▶ [Given records]:

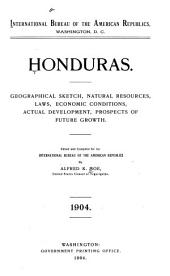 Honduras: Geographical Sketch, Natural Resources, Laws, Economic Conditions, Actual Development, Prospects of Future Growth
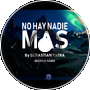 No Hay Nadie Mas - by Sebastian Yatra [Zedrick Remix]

--

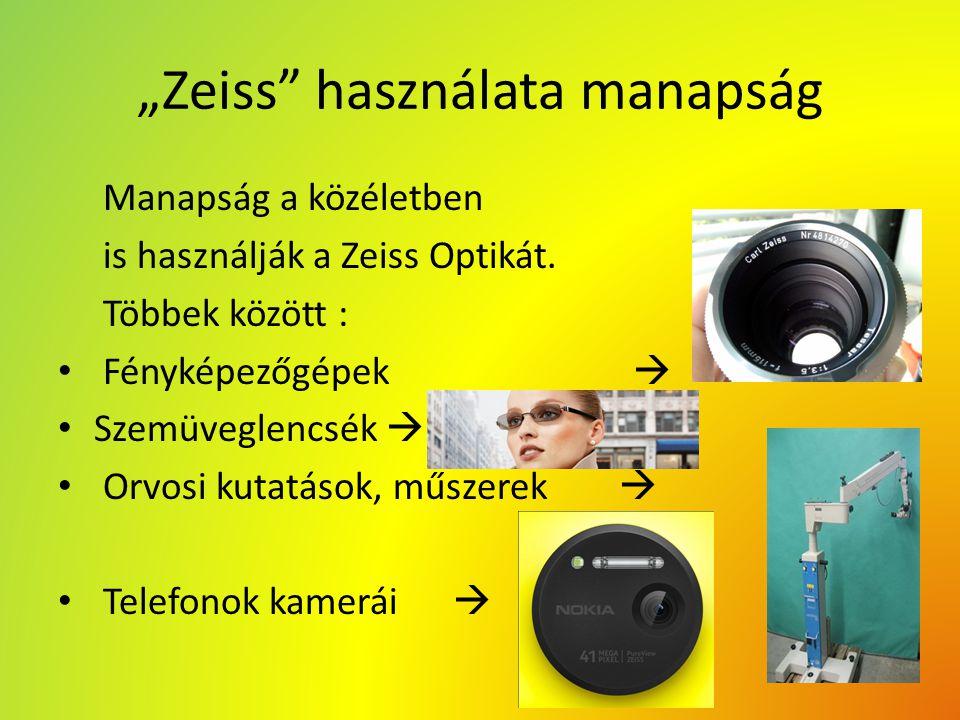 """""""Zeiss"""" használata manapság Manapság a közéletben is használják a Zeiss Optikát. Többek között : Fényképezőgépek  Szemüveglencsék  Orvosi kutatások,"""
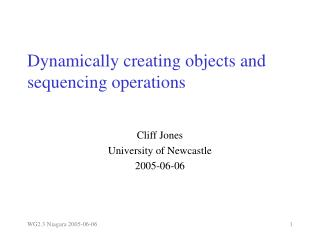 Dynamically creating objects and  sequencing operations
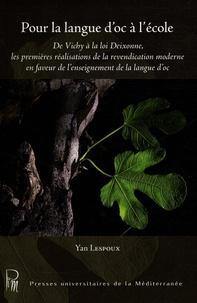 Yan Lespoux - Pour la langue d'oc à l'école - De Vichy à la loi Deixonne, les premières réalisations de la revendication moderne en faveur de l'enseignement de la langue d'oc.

▶ [Exercise objective]: Exactly the lines above from the one that contains "Honduras: Geographical Sketch, Natural" down to the one that contains "No Hay Nadie" are to be output, both ends kept and pictures omitted.

▶ [Task output]:
 Honduras: Geographical Sketch, Natural Resources, Laws, Economic Conditions, Actual Development, Prospects of Future Growth
 No Hay Nadie Mas - by Sebastian Yatra [Zedrick Remix]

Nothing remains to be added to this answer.